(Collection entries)
• • •
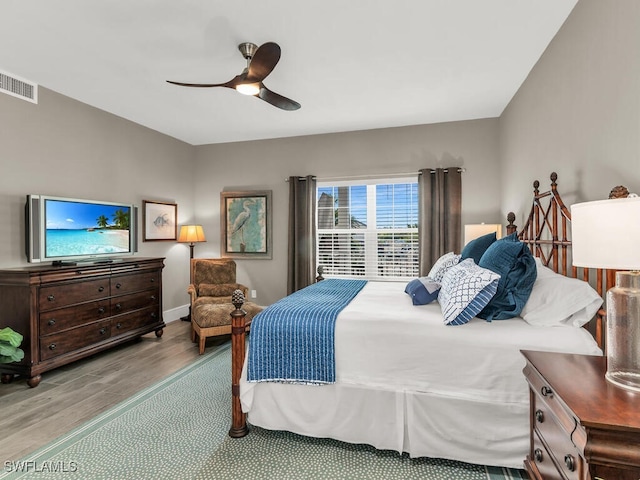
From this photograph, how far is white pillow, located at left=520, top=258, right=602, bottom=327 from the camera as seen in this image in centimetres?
173

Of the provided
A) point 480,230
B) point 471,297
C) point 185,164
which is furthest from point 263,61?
point 185,164

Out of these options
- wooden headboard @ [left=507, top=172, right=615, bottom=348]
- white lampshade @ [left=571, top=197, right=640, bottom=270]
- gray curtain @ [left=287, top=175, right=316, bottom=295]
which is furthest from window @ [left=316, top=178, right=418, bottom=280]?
white lampshade @ [left=571, top=197, right=640, bottom=270]

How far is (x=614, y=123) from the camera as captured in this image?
174 centimetres

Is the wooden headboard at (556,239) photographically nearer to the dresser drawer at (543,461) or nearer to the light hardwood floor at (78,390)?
the dresser drawer at (543,461)

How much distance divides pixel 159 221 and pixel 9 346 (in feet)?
7.73

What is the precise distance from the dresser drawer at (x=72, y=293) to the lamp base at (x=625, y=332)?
380 cm

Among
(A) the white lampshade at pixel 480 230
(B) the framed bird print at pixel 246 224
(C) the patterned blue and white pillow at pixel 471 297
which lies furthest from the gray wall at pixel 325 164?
(C) the patterned blue and white pillow at pixel 471 297

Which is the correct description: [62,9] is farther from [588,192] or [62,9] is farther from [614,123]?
[588,192]

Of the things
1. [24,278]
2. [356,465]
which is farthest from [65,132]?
[356,465]

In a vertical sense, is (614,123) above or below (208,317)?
above

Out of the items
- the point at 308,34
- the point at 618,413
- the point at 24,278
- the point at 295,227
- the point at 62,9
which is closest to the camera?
the point at 618,413

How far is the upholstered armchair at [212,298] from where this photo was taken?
3627 millimetres

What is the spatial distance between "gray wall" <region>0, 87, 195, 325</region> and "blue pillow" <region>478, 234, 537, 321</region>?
4005mm

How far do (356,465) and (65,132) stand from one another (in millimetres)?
4044
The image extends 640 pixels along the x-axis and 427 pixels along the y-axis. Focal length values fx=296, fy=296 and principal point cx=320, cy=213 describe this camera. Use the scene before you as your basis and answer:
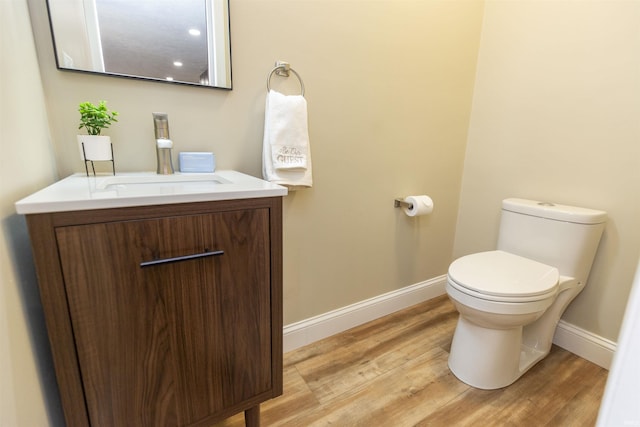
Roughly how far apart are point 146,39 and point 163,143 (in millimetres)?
343

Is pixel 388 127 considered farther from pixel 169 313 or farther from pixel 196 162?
pixel 169 313

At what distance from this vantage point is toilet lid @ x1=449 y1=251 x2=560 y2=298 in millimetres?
1143

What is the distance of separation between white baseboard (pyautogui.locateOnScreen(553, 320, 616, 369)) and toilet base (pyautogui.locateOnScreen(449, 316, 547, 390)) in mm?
401

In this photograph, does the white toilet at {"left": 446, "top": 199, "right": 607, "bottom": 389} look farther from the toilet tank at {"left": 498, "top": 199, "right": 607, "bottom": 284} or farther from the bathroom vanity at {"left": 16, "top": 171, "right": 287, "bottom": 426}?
the bathroom vanity at {"left": 16, "top": 171, "right": 287, "bottom": 426}

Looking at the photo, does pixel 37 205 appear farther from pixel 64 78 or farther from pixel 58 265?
pixel 64 78

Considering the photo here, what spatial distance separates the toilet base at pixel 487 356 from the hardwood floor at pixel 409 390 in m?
0.03

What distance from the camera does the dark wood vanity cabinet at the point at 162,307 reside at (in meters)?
• • •
▸ **Required work**
Write out again, exactly, each line from the one containing "Out of the items" through the last line of the entries, and omit every picture.

▸ **Reply**
Out of the items
- the point at 308,34
- the point at 618,413
- the point at 24,278
- the point at 295,227
- the point at 62,9
which is closest to the camera?
the point at 618,413

How far is the upholstered armchair at [212,298] from where this photo was taken?
3627 millimetres

What is the spatial distance between "gray wall" <region>0, 87, 195, 325</region> and "blue pillow" <region>478, 234, 537, 321</region>?
4005mm

How far do (356,465) and (65,132) stand from one another (in millimetres)?
4044
The image extends 640 pixels along the x-axis and 427 pixels along the y-axis. Focal length values fx=296, fy=296 and principal point cx=320, cy=213 describe this camera. Use the scene before you as your basis and answer:
Roughly how far apart are point 146,39 and point 163,143 (in millimetres)?
343

Is pixel 388 127 considered farther from pixel 169 313 or farther from pixel 196 162?
pixel 169 313

At what distance from this vantage point is toilet lid @ x1=449 y1=251 x2=560 y2=298 in millimetres?
1143

What is the distance of separation between white baseboard (pyautogui.locateOnScreen(553, 320, 616, 369)) and toilet base (pyautogui.locateOnScreen(449, 316, 547, 390)) in mm?
401

In this photograph, does the white toilet at {"left": 446, "top": 199, "right": 607, "bottom": 389} look farther from the toilet tank at {"left": 498, "top": 199, "right": 607, "bottom": 284} or farther from the bathroom vanity at {"left": 16, "top": 171, "right": 287, "bottom": 426}?
the bathroom vanity at {"left": 16, "top": 171, "right": 287, "bottom": 426}

Looking at the photo, does pixel 37 205 appear farther from pixel 64 78 or farther from pixel 58 265?
pixel 64 78

Considering the photo here, what spatial distance separates the toilet base at pixel 487 356 from the hardwood floor at pixel 409 390 in m?
0.03

What distance from the camera does the dark wood vanity cabinet at the point at 162,307 reside at (in meters)?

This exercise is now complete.